Sunday, November 9, 2008

Building Stoop Houses to help with Frost Protection

In last week's post I showed you my broccoli plants and this week the heads have continued getting larger. We have been lucky enough to have no frost this week, so the leaves have not been damaged any further.

The Cabbage and lettuce beds are also looking great.

Frost is coming back tonight however, and we are in for a very cold week or longer. If I keep only using the row covers over the broccoli, cauliflower, cabbage and lettuce, the season will finally be over.

I don't want harvest season to end, so today I put up more hoops and plastic sheeting to make mini greenhouses. In The 12-Month Gardener, Jeff Ashton calls this type of frost protection a "Stoop House".

That name is appropriate because to tend to the vegetables, you lift up the side of the plastic and "stoop" down.

How to Make a Simple Stoop House:

My raised beds are framed with untreated 4x6 lumber and are four feet wide.

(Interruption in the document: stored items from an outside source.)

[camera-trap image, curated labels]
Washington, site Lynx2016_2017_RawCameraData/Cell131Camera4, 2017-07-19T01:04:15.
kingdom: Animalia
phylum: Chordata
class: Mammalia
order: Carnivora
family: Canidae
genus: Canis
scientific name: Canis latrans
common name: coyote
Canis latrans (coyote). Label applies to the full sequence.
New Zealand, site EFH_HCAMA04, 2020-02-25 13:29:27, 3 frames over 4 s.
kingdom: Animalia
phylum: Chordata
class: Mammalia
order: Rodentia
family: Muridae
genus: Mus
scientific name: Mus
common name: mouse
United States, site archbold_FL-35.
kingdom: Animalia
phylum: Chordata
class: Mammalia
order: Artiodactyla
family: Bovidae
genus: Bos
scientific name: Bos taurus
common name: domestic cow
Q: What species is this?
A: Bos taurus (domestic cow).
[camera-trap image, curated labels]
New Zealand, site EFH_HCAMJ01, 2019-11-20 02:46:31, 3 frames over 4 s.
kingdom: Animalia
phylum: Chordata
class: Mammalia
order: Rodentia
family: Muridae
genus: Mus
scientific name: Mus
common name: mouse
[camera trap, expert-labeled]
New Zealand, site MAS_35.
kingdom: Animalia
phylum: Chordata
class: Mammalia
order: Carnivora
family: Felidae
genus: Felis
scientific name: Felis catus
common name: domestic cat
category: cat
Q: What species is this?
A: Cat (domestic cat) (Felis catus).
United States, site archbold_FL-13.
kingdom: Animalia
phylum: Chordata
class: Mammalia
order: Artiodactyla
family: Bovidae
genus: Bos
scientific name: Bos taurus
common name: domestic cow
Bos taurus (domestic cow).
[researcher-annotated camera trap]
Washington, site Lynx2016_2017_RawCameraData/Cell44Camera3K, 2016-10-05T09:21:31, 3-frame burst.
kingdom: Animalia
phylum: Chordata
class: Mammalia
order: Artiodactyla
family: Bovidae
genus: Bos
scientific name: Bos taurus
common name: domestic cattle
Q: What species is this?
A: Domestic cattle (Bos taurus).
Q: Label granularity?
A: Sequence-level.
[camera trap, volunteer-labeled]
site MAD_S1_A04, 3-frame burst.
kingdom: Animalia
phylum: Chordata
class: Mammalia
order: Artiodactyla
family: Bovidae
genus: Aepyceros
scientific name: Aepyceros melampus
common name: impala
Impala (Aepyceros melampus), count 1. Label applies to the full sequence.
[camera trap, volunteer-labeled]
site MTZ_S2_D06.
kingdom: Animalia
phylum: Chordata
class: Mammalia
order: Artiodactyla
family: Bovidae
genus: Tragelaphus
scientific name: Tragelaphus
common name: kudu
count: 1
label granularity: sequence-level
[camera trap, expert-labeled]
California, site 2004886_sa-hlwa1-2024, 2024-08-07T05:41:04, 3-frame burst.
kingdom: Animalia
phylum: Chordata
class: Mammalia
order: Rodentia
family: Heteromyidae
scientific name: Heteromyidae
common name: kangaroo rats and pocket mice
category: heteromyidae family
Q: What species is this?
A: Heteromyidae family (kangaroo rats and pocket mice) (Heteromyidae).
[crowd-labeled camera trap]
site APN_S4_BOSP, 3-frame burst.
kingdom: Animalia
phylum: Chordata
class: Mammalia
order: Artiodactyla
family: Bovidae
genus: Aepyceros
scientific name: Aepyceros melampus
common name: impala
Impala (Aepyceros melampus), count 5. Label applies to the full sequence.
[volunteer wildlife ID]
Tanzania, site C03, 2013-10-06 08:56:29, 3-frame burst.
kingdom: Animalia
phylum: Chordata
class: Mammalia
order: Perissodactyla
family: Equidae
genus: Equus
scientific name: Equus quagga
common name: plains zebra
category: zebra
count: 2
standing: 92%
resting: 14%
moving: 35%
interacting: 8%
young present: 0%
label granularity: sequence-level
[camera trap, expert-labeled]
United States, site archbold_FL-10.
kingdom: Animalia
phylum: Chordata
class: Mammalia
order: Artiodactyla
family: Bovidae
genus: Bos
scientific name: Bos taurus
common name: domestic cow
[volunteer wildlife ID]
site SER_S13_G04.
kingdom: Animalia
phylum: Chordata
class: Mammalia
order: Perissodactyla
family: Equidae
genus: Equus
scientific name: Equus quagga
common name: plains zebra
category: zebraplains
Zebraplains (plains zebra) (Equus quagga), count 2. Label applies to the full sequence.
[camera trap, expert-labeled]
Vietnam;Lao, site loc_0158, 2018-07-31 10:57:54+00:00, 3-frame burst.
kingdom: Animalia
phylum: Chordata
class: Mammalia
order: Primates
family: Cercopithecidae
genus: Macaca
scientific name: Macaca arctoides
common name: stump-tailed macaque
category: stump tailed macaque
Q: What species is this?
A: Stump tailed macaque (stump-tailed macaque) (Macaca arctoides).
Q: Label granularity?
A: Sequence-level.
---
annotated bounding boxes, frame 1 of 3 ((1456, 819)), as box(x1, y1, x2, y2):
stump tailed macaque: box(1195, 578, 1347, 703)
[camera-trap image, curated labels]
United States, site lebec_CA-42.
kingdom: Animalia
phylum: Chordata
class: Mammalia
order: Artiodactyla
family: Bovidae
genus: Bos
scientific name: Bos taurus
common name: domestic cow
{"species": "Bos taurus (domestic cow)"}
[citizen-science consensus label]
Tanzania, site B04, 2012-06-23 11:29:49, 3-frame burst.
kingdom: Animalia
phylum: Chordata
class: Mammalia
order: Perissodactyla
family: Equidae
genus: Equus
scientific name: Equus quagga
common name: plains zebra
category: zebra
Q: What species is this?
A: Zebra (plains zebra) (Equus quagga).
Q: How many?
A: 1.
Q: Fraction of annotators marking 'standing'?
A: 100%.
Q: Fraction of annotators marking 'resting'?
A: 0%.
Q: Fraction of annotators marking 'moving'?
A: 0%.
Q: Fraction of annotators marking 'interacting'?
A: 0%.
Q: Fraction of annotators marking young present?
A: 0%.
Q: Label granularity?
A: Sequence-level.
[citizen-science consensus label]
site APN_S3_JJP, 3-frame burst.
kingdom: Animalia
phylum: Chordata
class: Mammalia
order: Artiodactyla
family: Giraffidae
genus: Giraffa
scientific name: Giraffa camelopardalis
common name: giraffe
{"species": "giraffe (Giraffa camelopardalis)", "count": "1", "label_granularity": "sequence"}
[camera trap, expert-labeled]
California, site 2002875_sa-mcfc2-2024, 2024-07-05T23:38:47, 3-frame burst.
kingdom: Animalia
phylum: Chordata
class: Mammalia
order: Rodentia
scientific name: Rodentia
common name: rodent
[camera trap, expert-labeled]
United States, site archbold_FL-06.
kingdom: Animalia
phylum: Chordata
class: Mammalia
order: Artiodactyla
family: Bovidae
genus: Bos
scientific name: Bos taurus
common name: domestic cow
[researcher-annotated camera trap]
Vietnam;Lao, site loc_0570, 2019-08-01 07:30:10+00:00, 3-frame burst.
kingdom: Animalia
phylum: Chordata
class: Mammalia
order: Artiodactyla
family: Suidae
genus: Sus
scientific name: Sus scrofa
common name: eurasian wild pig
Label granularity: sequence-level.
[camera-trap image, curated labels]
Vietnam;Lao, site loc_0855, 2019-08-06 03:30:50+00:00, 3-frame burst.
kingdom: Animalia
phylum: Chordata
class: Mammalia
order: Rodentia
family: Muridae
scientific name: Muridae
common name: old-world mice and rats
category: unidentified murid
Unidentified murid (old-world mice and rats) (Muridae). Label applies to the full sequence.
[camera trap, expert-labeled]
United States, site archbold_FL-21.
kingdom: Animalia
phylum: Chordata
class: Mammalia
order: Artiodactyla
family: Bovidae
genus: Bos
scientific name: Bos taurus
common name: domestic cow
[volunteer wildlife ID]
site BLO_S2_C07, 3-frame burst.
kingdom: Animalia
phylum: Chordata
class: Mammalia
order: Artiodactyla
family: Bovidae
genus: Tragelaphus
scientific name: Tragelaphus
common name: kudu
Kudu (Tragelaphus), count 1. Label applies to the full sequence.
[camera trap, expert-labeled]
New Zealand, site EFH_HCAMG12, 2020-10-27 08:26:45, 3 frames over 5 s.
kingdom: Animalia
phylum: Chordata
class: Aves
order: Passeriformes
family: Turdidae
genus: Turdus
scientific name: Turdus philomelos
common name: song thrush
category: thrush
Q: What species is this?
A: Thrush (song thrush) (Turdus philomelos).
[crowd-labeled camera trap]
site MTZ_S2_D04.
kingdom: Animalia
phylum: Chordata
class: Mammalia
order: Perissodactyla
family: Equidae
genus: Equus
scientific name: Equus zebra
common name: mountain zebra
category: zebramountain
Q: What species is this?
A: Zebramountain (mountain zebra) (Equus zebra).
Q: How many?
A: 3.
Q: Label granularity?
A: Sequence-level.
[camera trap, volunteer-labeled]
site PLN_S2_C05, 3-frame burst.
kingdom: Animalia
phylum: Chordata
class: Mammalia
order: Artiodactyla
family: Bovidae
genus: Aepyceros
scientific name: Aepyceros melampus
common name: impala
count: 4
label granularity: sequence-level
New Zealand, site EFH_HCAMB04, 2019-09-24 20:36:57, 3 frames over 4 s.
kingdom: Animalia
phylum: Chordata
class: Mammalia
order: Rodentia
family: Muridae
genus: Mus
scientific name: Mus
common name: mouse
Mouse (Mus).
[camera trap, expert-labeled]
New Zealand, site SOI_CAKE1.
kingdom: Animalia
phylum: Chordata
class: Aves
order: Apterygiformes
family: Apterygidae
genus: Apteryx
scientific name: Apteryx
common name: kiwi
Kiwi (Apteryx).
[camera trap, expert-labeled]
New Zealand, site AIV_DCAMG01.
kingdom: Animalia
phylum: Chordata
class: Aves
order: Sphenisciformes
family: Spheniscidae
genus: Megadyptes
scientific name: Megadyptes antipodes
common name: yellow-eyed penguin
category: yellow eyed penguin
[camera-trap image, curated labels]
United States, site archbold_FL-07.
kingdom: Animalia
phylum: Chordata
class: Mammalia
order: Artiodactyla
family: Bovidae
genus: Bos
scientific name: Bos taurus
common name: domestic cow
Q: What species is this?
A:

Ten foot PVC pipes bend over the four foot span to make nice hoops. The key to doing this is providing a way to attach the pipe. I used 3/4" diameter pipe and attached pipe brackets to the outside of the raised beds.

I found it to work best if I put two brackets per pipe on each side. The top bracket was the 3/4" size and the bottom one was the 1" size. This kept the arch at the correct angle.

After getting the brackets attached, I slip one side of the pipe in.

Then I bend it down and slip it in the brackets on the other side. A pipe should be place every three to four feet. One of my stoop houses is covering a 4 foot by 12 foot bed and the other covers two beds that are four by four.

After the hoops were up, I put the row covers back on to add a second layer of protection.

Then I put the 6 mil plastic sheeting on. Greenhouse plastic is best, but I just used normal plastic sheeting from the hardware store. I have greenhouse plastic I could use because I bought extra when we built our greenhouse last month. I'm saving that plastic to expand the actual greenhouse next season. Besides, these stoop houses are temporary and will work just as well with regular plastic.

I staple the plastic directly to the wood frame on one side.

I only staple to one side, not the other or the ends. That way I can easily vent one side or take the plastic completely off during sunny days. You don't want to keep the plants completely covered on sunny days because the hoop house can quickly heat up and damage or kill the plants. Remember, these stoop houses contain cold-tolerant vegetables. The main purpose of these mini greenhouse poly tunnels is to keep frost off of the plants. At least until it gets really cold, I will probably pull back the plastic each morning, and batten down the hatches every evening. This is what the stoophouses will look like every night:

I sure hope they work. I want to be able to still be eating fresh salads and broccoli in December.



Mr Chiot's and I are getting ready to do this for our raised beds as well. I just have to floating row cover for now. We did just build a cold frame to go over one raised bed (it's moveable). It's in a bed full of carrots (a la Elliot Coleman "Four Season Harvest").

I'll be using your tips for my bed full of cabbage & kale & spinach. I bought cold tolerant lettuce and they've had a hard freeze and are still going strong (no covers or anything).

jacqui jones

i hope they work too, we will be watching your winter closely so we have some knowledge for our own cold winter next year
your garden always looks so full of yummy things to eat!


Hi guys, your hoop houses look great. Mine didn't work that well this year, but hey, there's always next year right!
Renee, I wanted to let you know I posted up that info on my chickens that you were looking for. You can find it here. Sorry for the delay.


A little acknowledgement for you, over on my blog.


Wow, your garden has really "blossomed" this season, if you'll pardon the pun.

Looks fantastic, can't wait to see how the broccoli end up doing!


very interesting hopefully you are eating all those veggies up quickly


I use the same hoop covers (what I call them) on my beds. I don't staple them down, just pull the plastic taut against the bed before clipping the plastic sheeting to he PVC with cheap binder clips. My brackes hold one-size larger PVC pipe to use like a flag pole stand. Works very well. The short pipes stay on the beds year round. I only remove the 10 foot poles and plastic.

Unfortunately, I did a test this fall to judge the outside and inside hoop temperature. Grrr. there was no temperature difference whatsoever. So I'm hoping it does something other than keep it warmer. Gotta be good for something.

When I used them this last April during a snow storm, my plants loved it and grew like mad! Definitely going to start my spring early under cover again!

Good luck with your covers this season!


That broccoli looks wonderful! I love the protection too. You call them stoop houses?? We call them cloches over here. Interesting stuff.


Sinfonian - I think that these covers can store heat absorbed from the sun but my understanding is that the biggest reason to use them is to keep frost and snow off the plants.

Many things, like broccoli, can thrive at very low temperatures they just can't take the frost that typically comes with them.


Wow, that's one heck of an operation you have going there! I'm certain you can grow most anything you set your mind to...looks like fun!